AUFGABE A
Zähle, in wie vielen Zeilen der Datensätze das Wort 'single' vorkommt, und nenne nur diese Zahl. Groß- und Kleinschreibung ist zu beachten.

Franz von Stuck: Sisyphos
Sisyphos wurde als der verschlagenste aller Menschen in der griechischen Mythologie beschrieben, überlistete und verspottete er doch die Götter. Er erhob sich über sie, ihre »göttergebenen Regeln«. Sisyphos gerierte sich lieblos, grandios; ein selbstbezogener Narziss, für den weder Bindung noch menschliche Wärme etwas galten. Ein kalt berechnender Vernunftmensch, nur auf seinen eigenen – scheinbaren – Vorteil ausgerichtet.
Am Ende holte ihn, wie jedes Lebewesen, der Tod. Der Totengott, den er vorher ebenfalls verspottet hatte, legte ihm eine schwere Strafe auf. Diese Sanktion ist das, was man als »Sisyphosarbeit« bezeichnet.
„Und weiter sah ich den Sisyphos in gewaltigen Schmerzen: wie er mit beiden Armen einen Felsblock, einen ungeheuren, fortschaffen wollte. Ja, und mit Händen und Füßen stemmend, stieß er den Block hinauf auf einen Hügel. Doch wenn er ihn über die Kuppe werfen wollte, so drehte ihn das Übergewicht zurück: von neuem rollte dann der Block, der schamlose, ins Feld hinunter. Er aber stieß ihn immer wieder zurück, sich anspannend, und es rann der Schweiß ihm von den Gliedern, und der Staub erhob sich über sein Haupt hinaus.“(Homer: Odyssee, 11. Gesang, 593–600)
Gemahnte nicht jede Anstrengung, jene Liebe in der Außenwelt zu finden, die man in sich selbst nicht »wahr«zunehmen vermochte, an das Schicksal des Sisyphos? Der Schmerzkörper geriet zur Triebkraft dieses Zwangs, des Zwangsverhaltens, der Qual, des Leids, dieser nicht endenden Geschichte ohne Happyend.
Die Sucht nach Spiegelung steht als Mal auf der Stirn geschrieben. Ein Display, das dazu auffordert: »Bitte folgen!« Folge meinen Ansichten, Vorlieben, Werten, Geschmäckern, Meinungen, Gedanken, Erzählungen usw.

AUFGABE B
Beantworte kurz drei Fragen zum Text über Sisyphos:
(i) Wer legte Sisyphos nach seinem Tod eine schwere Strafe auf?
(ii) Aus welchem Werk und welchem Gesang stammt das Zitat über den Felsblock?
(iii) Zu welcher Handlung fordert das Display im letzten Absatz auf?

VORLIEGENDES MATERIAL
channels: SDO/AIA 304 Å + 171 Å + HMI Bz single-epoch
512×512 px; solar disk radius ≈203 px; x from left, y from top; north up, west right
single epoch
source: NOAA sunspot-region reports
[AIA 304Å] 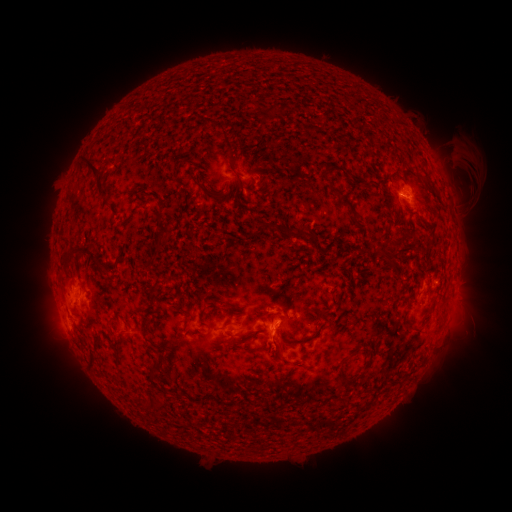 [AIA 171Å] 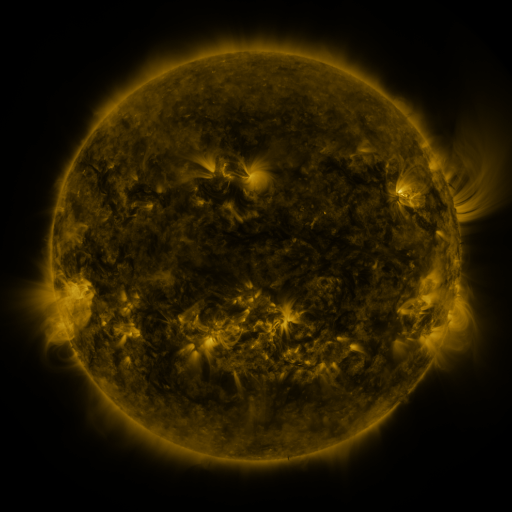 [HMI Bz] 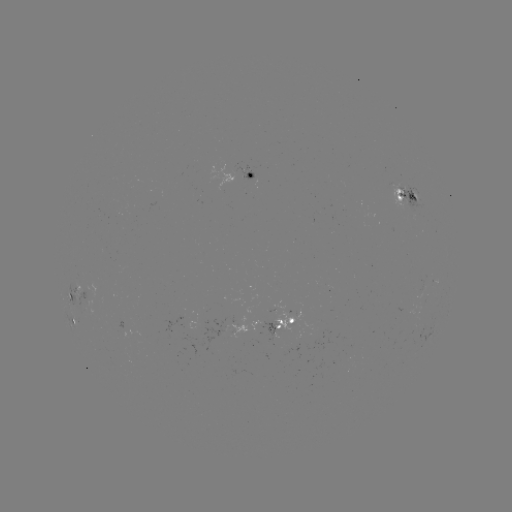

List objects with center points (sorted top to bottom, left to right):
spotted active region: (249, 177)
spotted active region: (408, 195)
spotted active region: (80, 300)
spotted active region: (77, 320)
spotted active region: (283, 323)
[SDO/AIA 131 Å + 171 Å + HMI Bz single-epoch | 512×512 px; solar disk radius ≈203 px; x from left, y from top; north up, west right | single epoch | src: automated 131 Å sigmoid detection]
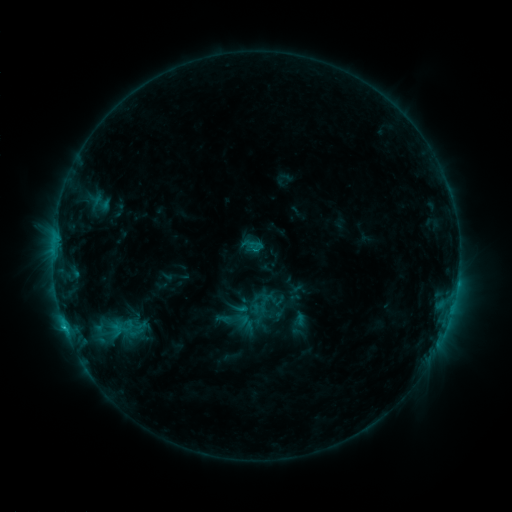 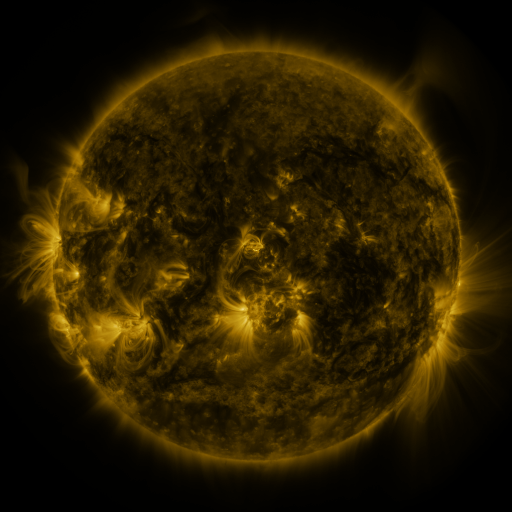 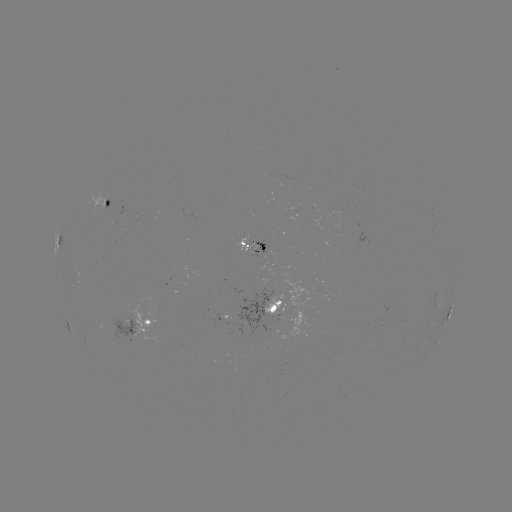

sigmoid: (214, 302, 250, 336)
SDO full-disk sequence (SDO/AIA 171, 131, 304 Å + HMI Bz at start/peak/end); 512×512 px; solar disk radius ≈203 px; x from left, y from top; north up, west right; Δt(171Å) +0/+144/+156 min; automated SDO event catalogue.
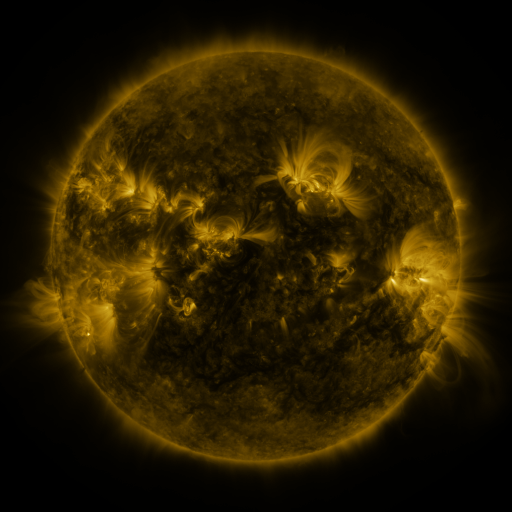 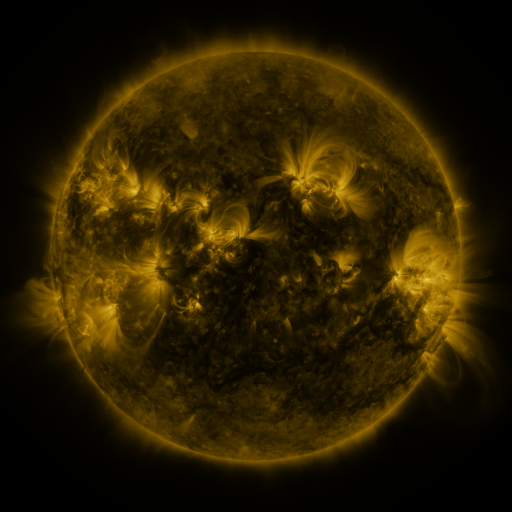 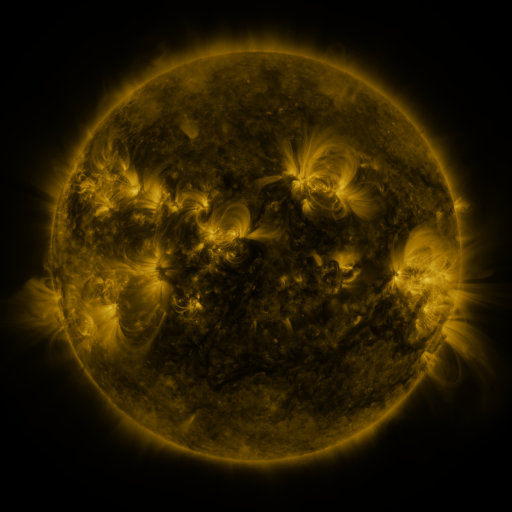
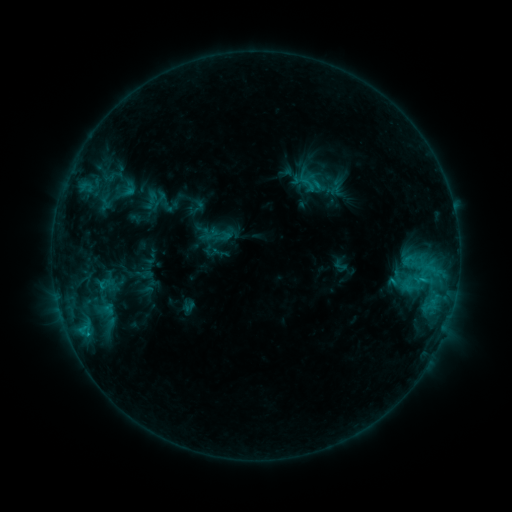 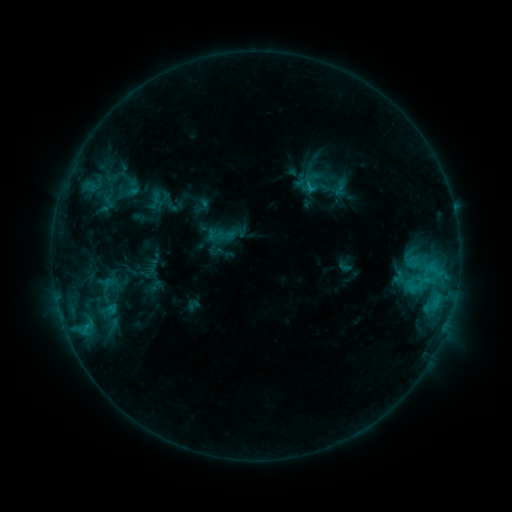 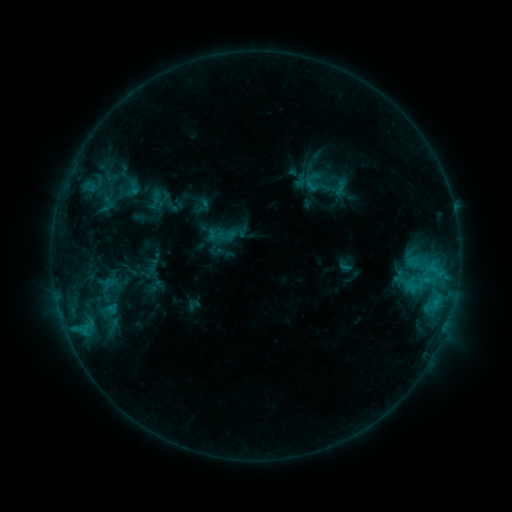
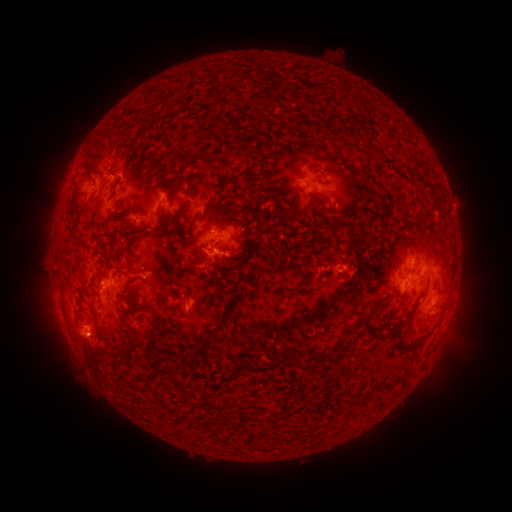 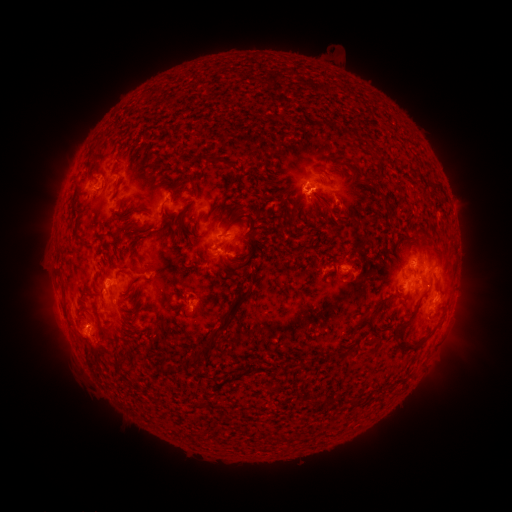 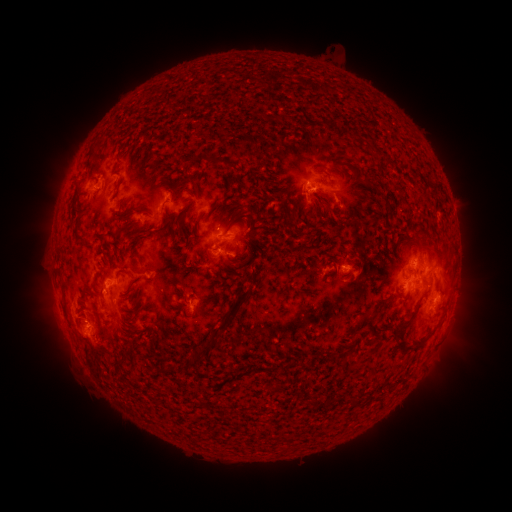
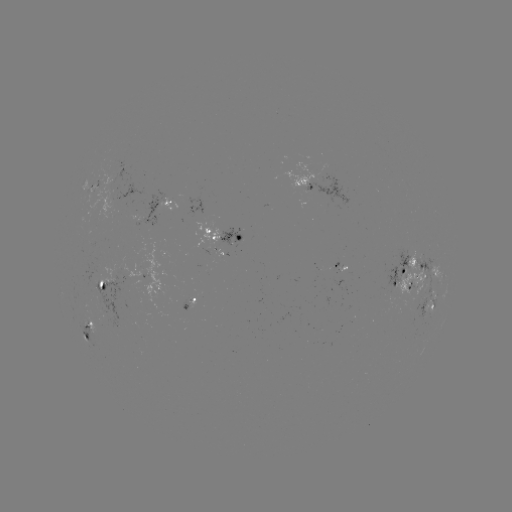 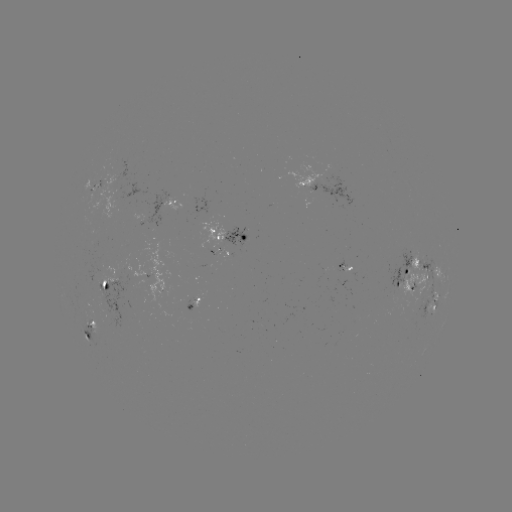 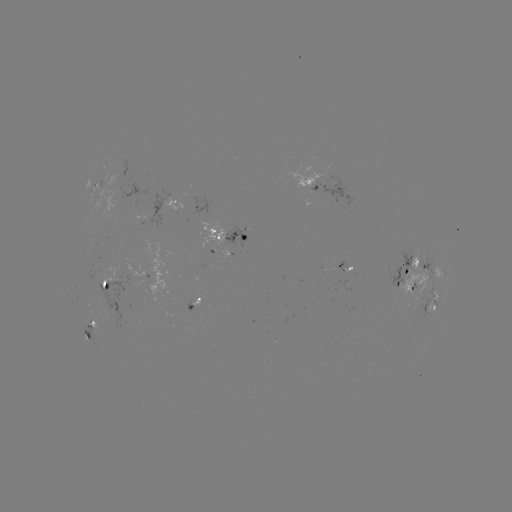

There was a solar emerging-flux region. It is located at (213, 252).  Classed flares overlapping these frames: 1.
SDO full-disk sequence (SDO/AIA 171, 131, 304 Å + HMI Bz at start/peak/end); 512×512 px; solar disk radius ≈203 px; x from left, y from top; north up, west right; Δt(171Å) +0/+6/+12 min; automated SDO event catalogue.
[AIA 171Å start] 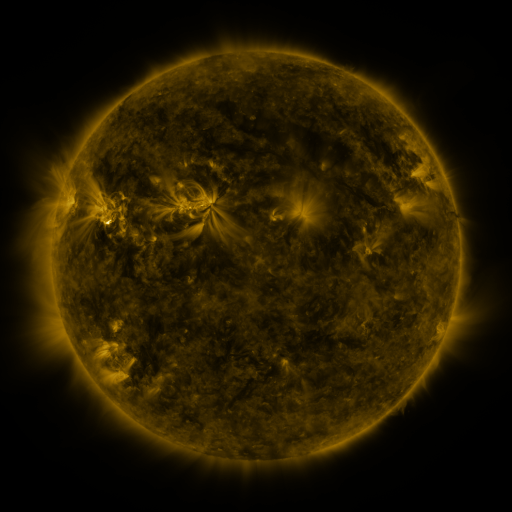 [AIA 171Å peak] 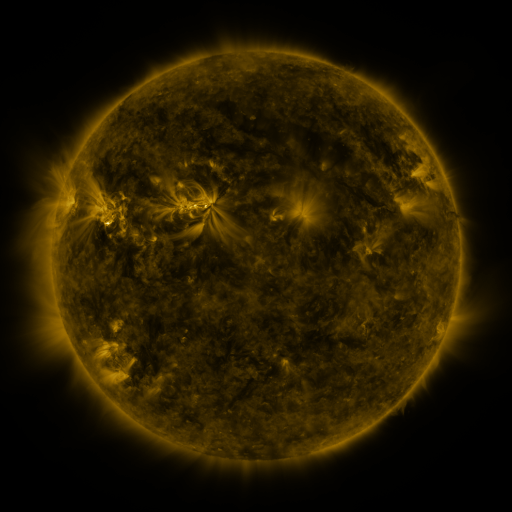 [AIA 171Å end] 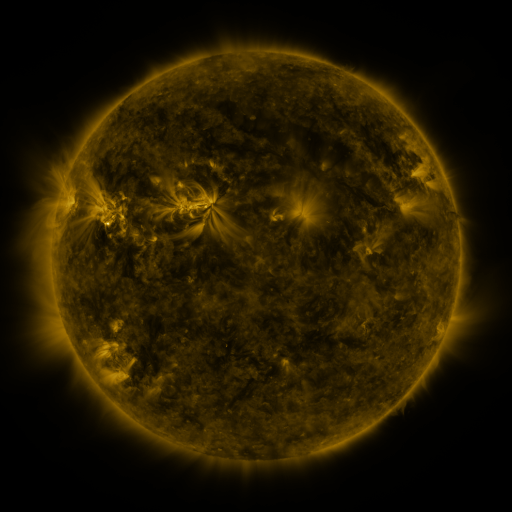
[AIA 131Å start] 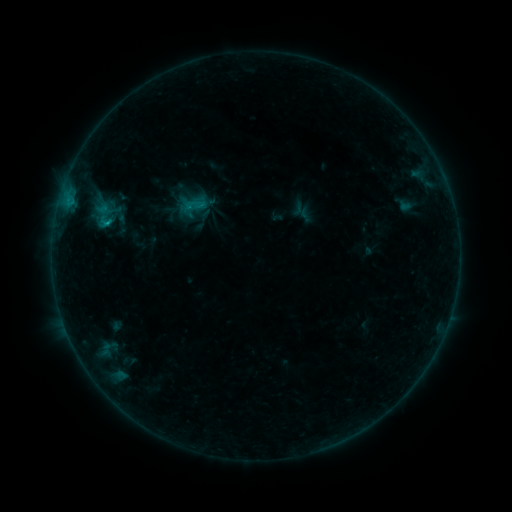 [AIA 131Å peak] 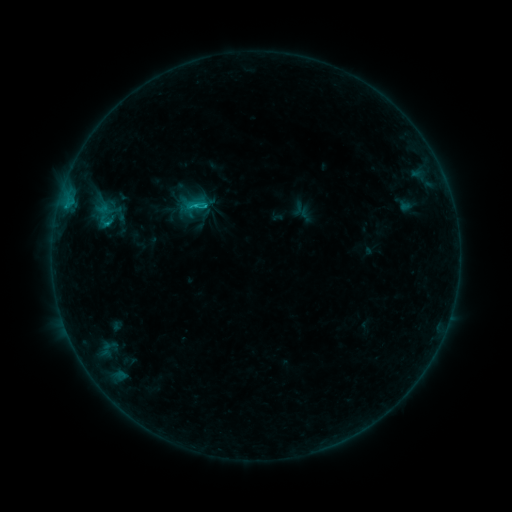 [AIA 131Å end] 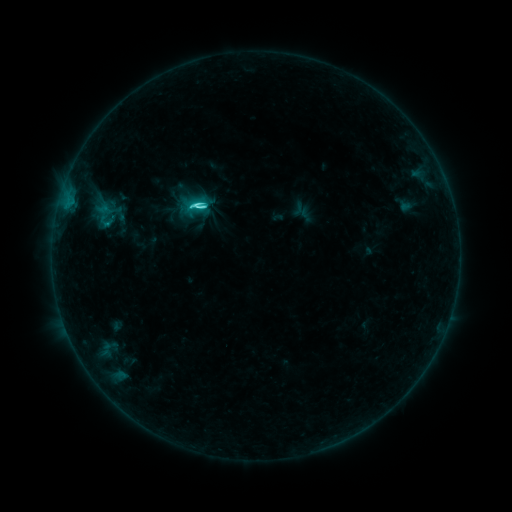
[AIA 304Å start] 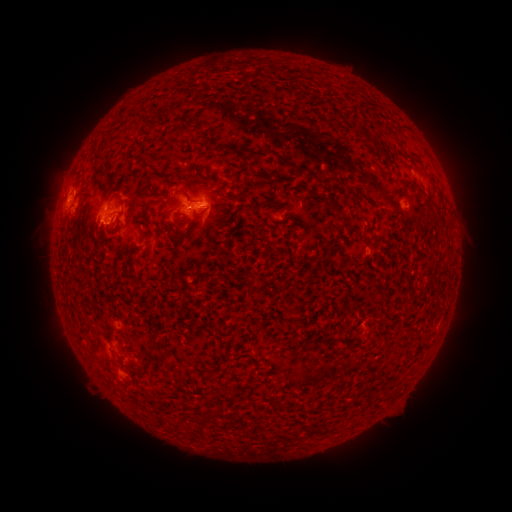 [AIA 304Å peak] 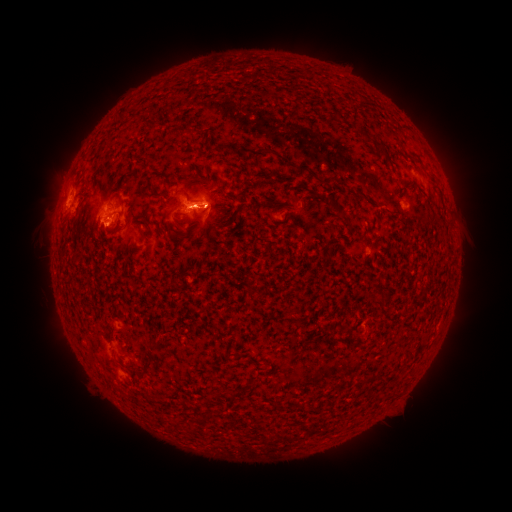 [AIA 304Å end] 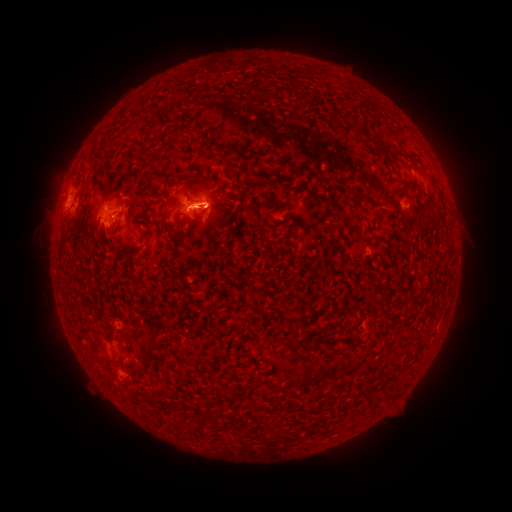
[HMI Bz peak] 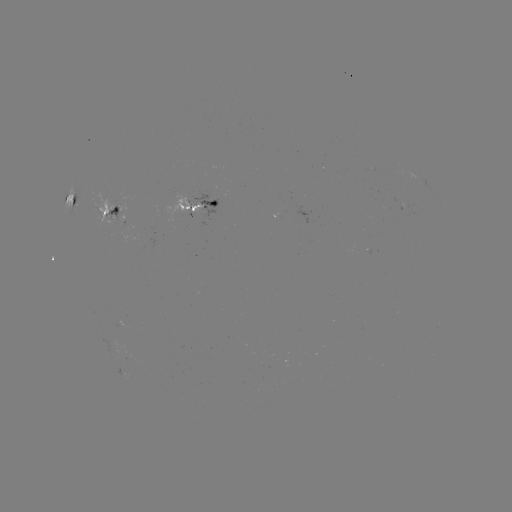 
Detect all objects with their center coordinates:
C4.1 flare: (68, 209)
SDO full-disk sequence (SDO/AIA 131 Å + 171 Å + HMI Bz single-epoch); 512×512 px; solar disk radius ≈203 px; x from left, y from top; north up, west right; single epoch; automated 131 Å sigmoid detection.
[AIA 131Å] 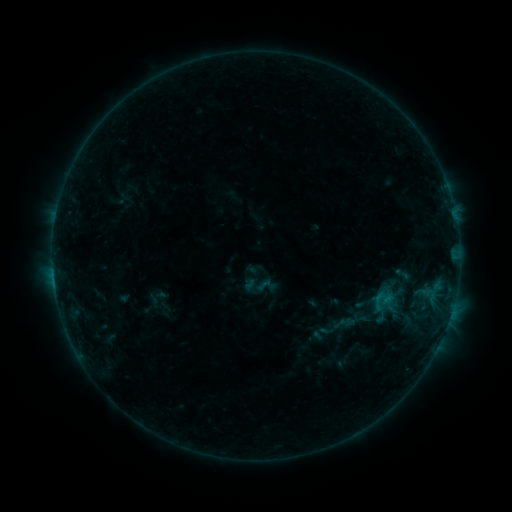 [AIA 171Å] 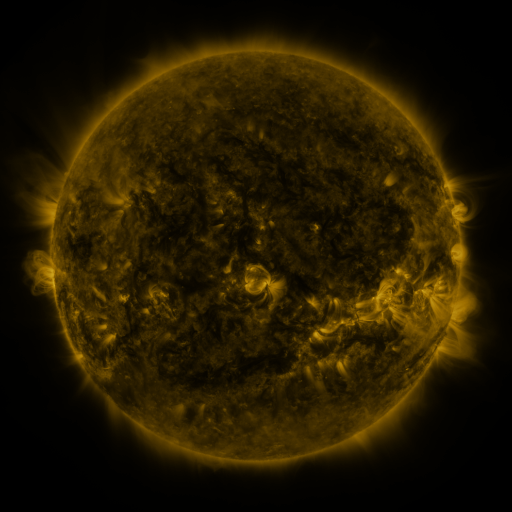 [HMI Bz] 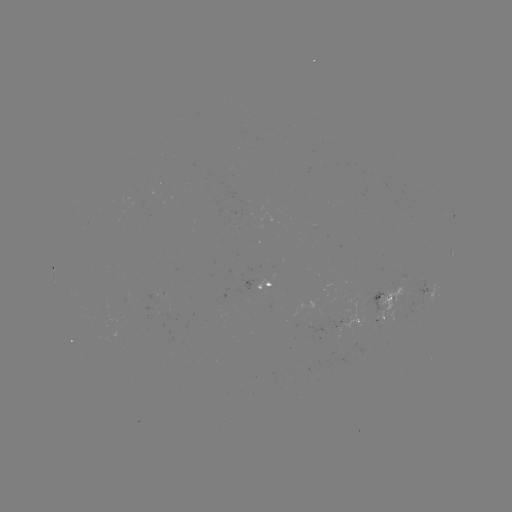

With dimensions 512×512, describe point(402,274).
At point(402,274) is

LÖSUNG A
4

LÖSUNG B
(i) Der Totengott.
(ii) Aus Homers Odyssee, 11. Gesang (593–600).
(iii) »Bitte folgen!«